M-BIRR, a mobile money service in Ethiopia, will refund the fees collected for money transfers, bill payments, and electronic purchases of goods & services to all registered customers during the month of April 2020. This move would benefit over 1.6 million M-BIRR users. Recipients can collect cash from over 14,000 locations in both urban and rural areas throughout Ethiopia.
HelloCash is a financial service network in Ethiopia. The company’s online shopping platform, HelloMarket, has started offering a free sanitary mask for all HelloMarket online orders from March 28, 2020, till the end of April 2020.
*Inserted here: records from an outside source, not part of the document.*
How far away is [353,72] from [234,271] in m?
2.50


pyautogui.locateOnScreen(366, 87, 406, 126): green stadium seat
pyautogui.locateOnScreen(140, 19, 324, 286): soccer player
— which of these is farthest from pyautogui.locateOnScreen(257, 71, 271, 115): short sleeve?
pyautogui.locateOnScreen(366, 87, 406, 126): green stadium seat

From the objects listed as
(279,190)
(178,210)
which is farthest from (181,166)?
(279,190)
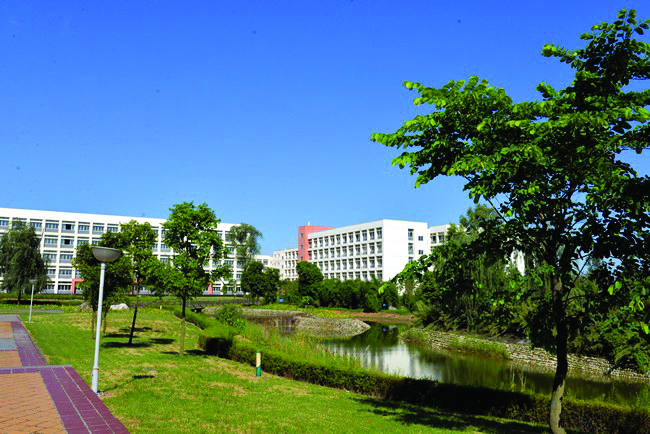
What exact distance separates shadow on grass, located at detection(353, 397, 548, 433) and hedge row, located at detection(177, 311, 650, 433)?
1.07 meters

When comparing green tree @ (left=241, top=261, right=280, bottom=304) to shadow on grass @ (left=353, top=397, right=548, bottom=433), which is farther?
green tree @ (left=241, top=261, right=280, bottom=304)

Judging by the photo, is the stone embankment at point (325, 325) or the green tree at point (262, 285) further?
the green tree at point (262, 285)

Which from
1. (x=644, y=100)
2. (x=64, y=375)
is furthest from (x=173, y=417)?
(x=644, y=100)

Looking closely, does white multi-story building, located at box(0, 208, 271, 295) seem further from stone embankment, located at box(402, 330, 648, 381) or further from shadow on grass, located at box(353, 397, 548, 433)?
shadow on grass, located at box(353, 397, 548, 433)

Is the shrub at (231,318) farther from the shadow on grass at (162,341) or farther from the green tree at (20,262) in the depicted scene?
the green tree at (20,262)

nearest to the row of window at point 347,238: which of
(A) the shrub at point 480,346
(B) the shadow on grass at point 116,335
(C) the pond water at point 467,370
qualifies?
(C) the pond water at point 467,370

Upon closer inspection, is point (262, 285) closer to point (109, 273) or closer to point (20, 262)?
point (20, 262)

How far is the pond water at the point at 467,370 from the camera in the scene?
745 inches

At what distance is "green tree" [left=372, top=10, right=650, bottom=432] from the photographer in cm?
677

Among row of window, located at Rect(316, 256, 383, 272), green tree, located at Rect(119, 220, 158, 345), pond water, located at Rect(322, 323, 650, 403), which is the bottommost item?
pond water, located at Rect(322, 323, 650, 403)

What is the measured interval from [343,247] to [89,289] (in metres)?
78.9

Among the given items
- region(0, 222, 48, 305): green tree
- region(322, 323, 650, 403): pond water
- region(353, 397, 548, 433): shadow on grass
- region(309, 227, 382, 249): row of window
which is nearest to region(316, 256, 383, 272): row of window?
region(309, 227, 382, 249): row of window

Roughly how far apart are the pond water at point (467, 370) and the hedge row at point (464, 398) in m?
2.12

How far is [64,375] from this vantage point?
40.3 ft
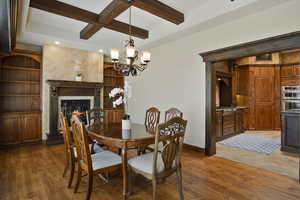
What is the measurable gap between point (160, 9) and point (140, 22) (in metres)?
1.03

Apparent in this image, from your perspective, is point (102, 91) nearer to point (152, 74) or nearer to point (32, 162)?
point (152, 74)

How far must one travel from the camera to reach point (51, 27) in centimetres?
387

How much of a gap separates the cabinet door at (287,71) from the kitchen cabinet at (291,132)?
11.4 feet

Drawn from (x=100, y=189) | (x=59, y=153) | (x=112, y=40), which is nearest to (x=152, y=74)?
(x=112, y=40)

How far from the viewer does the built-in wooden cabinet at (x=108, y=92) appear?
5704 mm

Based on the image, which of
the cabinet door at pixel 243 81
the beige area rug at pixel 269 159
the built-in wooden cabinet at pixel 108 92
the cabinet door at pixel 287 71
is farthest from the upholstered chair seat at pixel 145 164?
the cabinet door at pixel 287 71

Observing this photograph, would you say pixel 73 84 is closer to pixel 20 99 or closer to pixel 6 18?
pixel 20 99

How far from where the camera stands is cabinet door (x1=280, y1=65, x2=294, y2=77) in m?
6.03

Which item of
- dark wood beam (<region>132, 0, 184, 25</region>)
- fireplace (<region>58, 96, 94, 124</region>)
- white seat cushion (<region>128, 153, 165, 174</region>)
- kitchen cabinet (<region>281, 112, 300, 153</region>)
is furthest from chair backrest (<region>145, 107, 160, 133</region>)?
kitchen cabinet (<region>281, 112, 300, 153</region>)

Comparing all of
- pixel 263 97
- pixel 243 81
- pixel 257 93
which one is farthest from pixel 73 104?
pixel 263 97

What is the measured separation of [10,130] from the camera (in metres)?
3.98

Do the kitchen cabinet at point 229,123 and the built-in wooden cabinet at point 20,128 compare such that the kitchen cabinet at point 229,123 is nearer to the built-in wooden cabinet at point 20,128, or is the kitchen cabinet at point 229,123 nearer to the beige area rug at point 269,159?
the beige area rug at point 269,159

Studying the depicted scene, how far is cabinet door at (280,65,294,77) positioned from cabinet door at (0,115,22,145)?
885cm

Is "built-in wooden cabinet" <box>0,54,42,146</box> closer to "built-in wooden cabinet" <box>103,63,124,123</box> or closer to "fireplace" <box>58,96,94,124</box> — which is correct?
"fireplace" <box>58,96,94,124</box>
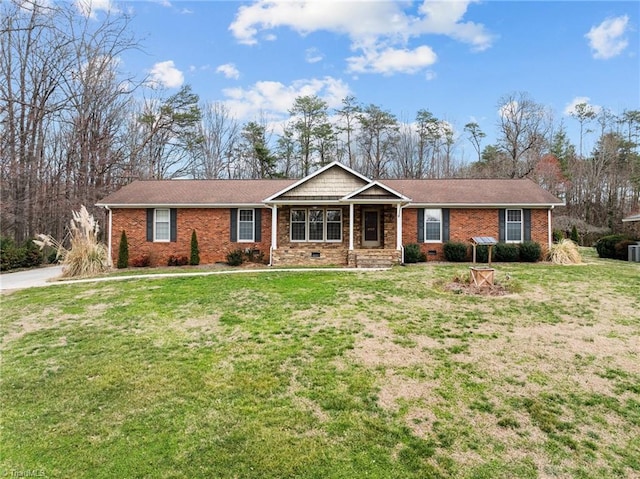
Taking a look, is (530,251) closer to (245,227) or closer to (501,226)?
(501,226)

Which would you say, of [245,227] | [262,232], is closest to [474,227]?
[262,232]

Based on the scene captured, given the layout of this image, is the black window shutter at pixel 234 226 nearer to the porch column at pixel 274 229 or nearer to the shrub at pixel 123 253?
the porch column at pixel 274 229

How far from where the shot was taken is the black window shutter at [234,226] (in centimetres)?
1639

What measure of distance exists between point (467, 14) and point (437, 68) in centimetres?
695

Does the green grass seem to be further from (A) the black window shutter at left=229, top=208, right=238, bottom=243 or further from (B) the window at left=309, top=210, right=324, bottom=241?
(B) the window at left=309, top=210, right=324, bottom=241

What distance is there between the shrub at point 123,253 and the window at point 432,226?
13375 mm

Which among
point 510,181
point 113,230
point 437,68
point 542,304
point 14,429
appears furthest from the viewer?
point 437,68

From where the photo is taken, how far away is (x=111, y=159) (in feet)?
A: 79.5

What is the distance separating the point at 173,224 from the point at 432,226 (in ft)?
39.1

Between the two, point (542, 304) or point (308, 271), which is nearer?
point (542, 304)

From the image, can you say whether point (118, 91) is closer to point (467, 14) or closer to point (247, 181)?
point (247, 181)

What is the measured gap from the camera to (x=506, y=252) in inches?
604

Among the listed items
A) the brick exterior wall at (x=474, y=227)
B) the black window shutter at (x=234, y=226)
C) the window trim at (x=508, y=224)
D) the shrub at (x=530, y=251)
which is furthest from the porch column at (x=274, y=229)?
the shrub at (x=530, y=251)

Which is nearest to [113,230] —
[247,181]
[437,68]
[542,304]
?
[247,181]
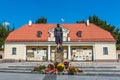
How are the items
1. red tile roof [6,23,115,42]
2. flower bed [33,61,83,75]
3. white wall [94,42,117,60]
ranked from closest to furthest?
flower bed [33,61,83,75]
white wall [94,42,117,60]
red tile roof [6,23,115,42]

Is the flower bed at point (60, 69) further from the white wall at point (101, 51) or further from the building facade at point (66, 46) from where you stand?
the white wall at point (101, 51)

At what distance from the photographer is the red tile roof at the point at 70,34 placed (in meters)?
39.5

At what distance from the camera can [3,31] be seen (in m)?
55.2

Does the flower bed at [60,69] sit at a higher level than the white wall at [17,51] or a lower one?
lower

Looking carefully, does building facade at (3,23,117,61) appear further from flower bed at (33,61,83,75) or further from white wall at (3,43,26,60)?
flower bed at (33,61,83,75)

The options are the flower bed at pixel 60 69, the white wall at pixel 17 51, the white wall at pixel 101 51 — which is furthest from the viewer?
the white wall at pixel 17 51

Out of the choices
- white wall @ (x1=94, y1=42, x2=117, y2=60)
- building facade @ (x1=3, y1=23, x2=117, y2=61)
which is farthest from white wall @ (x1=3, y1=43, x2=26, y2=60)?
white wall @ (x1=94, y1=42, x2=117, y2=60)

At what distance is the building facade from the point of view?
38.9 metres

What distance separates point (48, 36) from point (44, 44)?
1.90 meters

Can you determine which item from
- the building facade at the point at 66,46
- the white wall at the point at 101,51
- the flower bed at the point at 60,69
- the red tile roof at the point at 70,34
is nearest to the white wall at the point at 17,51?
the building facade at the point at 66,46

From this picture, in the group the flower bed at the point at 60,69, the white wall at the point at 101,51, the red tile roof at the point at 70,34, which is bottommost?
the flower bed at the point at 60,69

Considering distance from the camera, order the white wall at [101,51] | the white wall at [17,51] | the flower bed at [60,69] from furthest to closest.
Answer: the white wall at [17,51], the white wall at [101,51], the flower bed at [60,69]

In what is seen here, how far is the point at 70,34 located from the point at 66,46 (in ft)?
8.46

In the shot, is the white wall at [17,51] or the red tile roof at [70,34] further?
the red tile roof at [70,34]
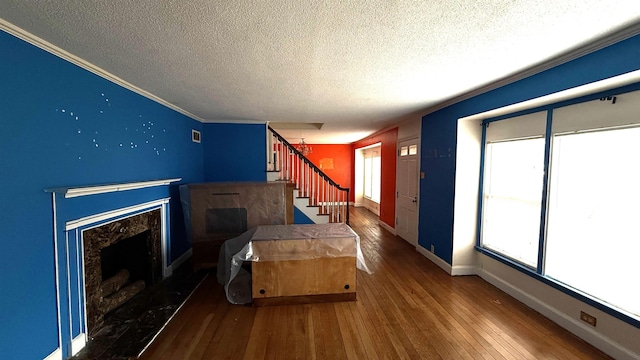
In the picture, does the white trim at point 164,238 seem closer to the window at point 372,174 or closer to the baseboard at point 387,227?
the baseboard at point 387,227

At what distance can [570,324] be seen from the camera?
2250mm

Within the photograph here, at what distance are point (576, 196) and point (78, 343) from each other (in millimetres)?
4713

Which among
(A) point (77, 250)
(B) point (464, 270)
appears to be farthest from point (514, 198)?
(A) point (77, 250)

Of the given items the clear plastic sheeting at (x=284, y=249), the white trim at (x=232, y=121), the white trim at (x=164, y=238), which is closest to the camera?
the clear plastic sheeting at (x=284, y=249)

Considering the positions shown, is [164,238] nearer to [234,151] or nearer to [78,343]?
[78,343]

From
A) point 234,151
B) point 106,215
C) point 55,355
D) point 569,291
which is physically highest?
point 234,151

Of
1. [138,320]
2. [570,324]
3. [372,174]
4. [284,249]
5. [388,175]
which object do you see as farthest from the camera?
[372,174]

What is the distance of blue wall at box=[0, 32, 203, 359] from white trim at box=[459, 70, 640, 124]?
4.13 metres

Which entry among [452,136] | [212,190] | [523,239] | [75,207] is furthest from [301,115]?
[523,239]

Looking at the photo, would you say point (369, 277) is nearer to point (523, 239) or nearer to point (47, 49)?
point (523, 239)

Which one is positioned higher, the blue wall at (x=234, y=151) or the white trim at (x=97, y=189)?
the blue wall at (x=234, y=151)

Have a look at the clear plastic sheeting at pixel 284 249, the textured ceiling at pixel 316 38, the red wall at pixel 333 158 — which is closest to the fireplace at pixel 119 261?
the clear plastic sheeting at pixel 284 249

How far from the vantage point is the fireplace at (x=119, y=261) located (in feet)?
7.02

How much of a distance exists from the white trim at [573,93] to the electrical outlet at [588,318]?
199 cm
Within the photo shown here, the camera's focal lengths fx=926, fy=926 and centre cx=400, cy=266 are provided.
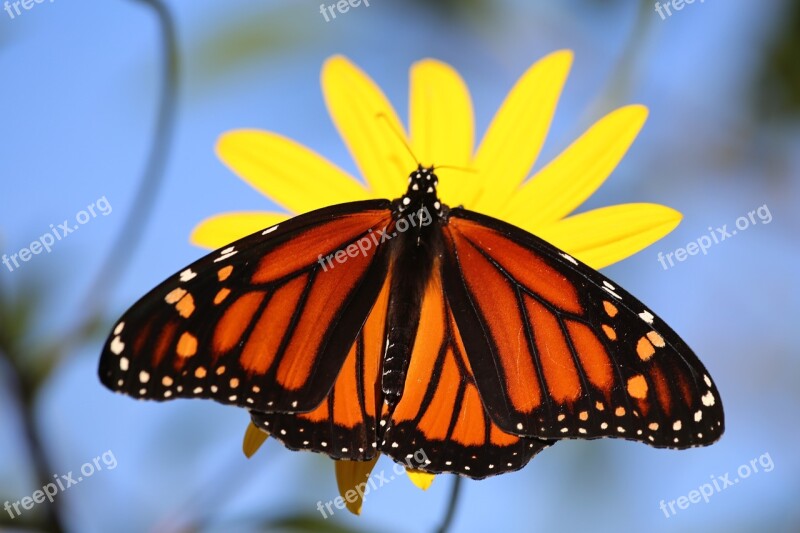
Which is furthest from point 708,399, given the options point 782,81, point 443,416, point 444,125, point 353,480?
point 782,81

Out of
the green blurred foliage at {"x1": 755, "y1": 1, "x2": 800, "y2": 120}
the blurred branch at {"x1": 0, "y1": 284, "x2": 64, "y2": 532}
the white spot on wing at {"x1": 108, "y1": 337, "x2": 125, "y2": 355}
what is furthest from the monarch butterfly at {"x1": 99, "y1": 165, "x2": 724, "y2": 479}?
the green blurred foliage at {"x1": 755, "y1": 1, "x2": 800, "y2": 120}

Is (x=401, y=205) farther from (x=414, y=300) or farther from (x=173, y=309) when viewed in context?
(x=173, y=309)

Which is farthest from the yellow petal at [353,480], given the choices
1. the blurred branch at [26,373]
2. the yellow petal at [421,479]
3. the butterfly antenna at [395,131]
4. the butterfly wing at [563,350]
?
the butterfly antenna at [395,131]

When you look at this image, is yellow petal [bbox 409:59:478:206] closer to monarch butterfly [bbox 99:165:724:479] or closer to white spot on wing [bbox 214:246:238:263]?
monarch butterfly [bbox 99:165:724:479]

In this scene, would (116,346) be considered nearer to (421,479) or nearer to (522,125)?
(421,479)

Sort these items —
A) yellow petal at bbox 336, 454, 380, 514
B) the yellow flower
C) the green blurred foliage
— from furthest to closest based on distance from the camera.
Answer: the green blurred foliage, the yellow flower, yellow petal at bbox 336, 454, 380, 514

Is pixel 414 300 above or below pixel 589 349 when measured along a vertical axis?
above

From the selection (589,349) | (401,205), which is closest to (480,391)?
(589,349)
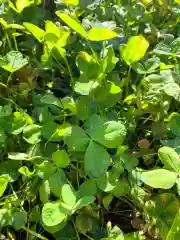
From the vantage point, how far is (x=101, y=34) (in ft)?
3.51

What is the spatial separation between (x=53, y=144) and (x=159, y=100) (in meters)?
0.26

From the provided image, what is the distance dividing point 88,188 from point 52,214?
9 cm

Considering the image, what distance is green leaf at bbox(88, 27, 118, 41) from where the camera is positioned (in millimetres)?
1059

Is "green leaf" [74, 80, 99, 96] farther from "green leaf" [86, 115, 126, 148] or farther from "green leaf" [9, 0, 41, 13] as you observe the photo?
"green leaf" [9, 0, 41, 13]

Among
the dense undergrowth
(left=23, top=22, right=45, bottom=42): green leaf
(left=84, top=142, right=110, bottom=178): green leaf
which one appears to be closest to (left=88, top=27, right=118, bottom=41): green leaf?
the dense undergrowth

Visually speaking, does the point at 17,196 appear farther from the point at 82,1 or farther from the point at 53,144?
the point at 82,1

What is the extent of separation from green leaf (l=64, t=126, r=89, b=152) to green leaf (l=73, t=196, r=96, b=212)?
0.38 feet

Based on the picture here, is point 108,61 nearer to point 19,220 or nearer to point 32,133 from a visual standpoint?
point 32,133

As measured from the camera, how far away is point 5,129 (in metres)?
1.10

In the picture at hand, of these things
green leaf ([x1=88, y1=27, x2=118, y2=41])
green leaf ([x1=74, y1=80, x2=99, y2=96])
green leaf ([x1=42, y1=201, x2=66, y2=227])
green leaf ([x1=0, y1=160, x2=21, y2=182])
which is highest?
green leaf ([x1=88, y1=27, x2=118, y2=41])

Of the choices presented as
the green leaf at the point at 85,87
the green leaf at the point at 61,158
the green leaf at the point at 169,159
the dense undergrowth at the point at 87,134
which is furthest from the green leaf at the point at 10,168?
the green leaf at the point at 169,159

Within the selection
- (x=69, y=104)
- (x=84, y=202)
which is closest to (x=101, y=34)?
(x=69, y=104)

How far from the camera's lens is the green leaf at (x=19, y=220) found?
985 millimetres

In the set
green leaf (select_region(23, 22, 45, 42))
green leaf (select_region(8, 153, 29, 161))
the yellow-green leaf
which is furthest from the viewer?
the yellow-green leaf
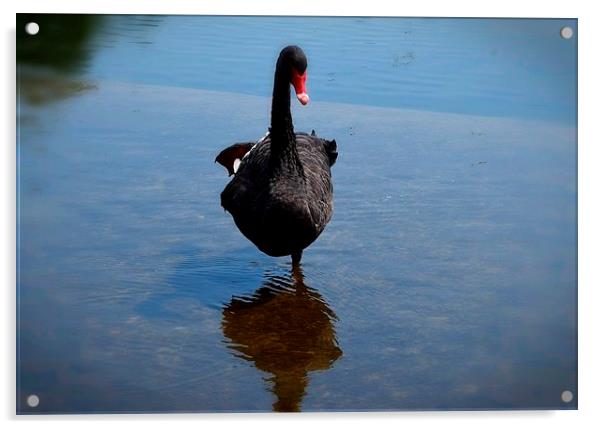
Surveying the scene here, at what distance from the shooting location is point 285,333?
4.44 meters

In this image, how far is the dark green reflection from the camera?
3932mm

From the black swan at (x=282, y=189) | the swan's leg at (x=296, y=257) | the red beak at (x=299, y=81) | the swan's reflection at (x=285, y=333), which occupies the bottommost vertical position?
the swan's reflection at (x=285, y=333)

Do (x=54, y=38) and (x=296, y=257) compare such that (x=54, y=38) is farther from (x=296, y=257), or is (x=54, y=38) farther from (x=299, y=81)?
(x=296, y=257)

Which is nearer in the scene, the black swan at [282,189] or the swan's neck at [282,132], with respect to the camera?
the black swan at [282,189]

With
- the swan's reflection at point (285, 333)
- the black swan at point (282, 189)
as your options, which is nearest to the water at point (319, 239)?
the swan's reflection at point (285, 333)

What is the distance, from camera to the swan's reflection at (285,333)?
410 cm

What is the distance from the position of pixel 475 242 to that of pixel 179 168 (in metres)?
1.38

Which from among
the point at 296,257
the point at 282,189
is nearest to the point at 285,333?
the point at 296,257

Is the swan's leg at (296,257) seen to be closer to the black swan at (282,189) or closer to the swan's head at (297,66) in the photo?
the black swan at (282,189)

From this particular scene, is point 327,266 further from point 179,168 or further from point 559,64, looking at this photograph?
point 559,64

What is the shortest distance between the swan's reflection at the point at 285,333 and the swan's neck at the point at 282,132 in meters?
0.47

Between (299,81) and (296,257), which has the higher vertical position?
(299,81)

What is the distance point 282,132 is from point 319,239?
1.96 feet

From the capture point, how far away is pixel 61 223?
4242 millimetres
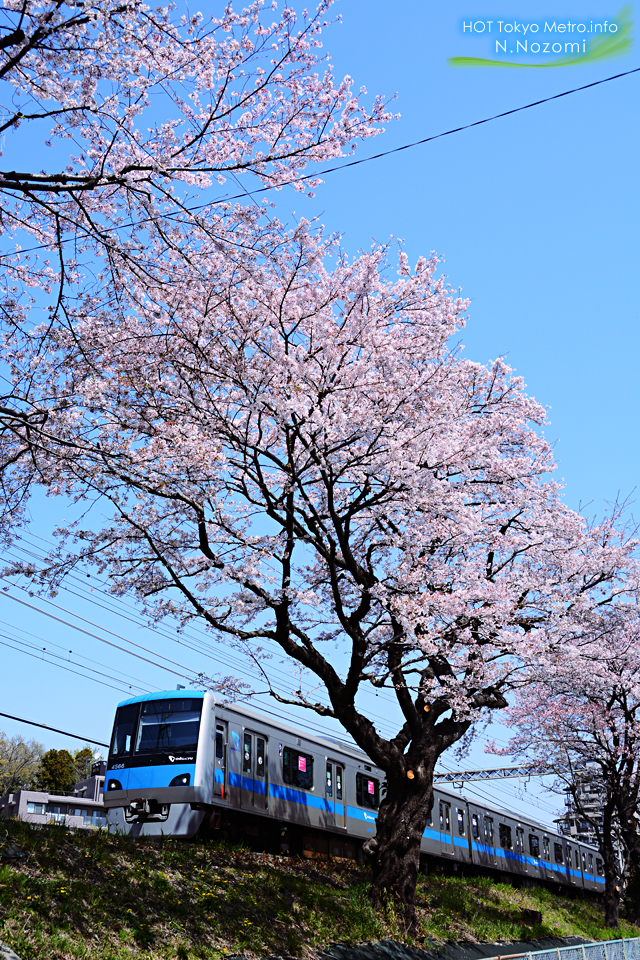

M-Pesa, MTN, Paysend, and others are making money transfers cheaper
M-Pesa (Kenya) has waived off fees on mobile money transfers for a period of 90 days to promote the use of cashless payments to help contain the spread of coronavirus. The move was appreciated by the United Nations.
MTN (Uganda) has waived off fees on mobile money transfers for 30 days from March 20, 2020, onwards, to promote cashless payments during the pandemic.
Paysend has rolled back its money transfer fees for customers who send money to China throughout the month of March 2020 in an effort to ensure more money is available to people in the areas affected by the coronavirus. Similarly, Paysend is offering zero-fee money transfers to Italy from March 23 till April 30 whenever the code “LOVEITALY” is applied during the transaction process.
Skrill, a UK-based online payments company, has waived off fees and foreign exchange charges for customers that use its money transfer facility to send funds to recipients in Italy. This fee waiver is also applicable to recipients in Italy until further notice.
Boss Revolution, a payments services company in the US, announced that no fee would be charged for international money transfers on the BOSS Revolution Money app throughout April 30, 2020, when customers use their debit cards (up to $2,999).
Western Union has also announced zero-fee money transfers worldwide for the month of March 2020.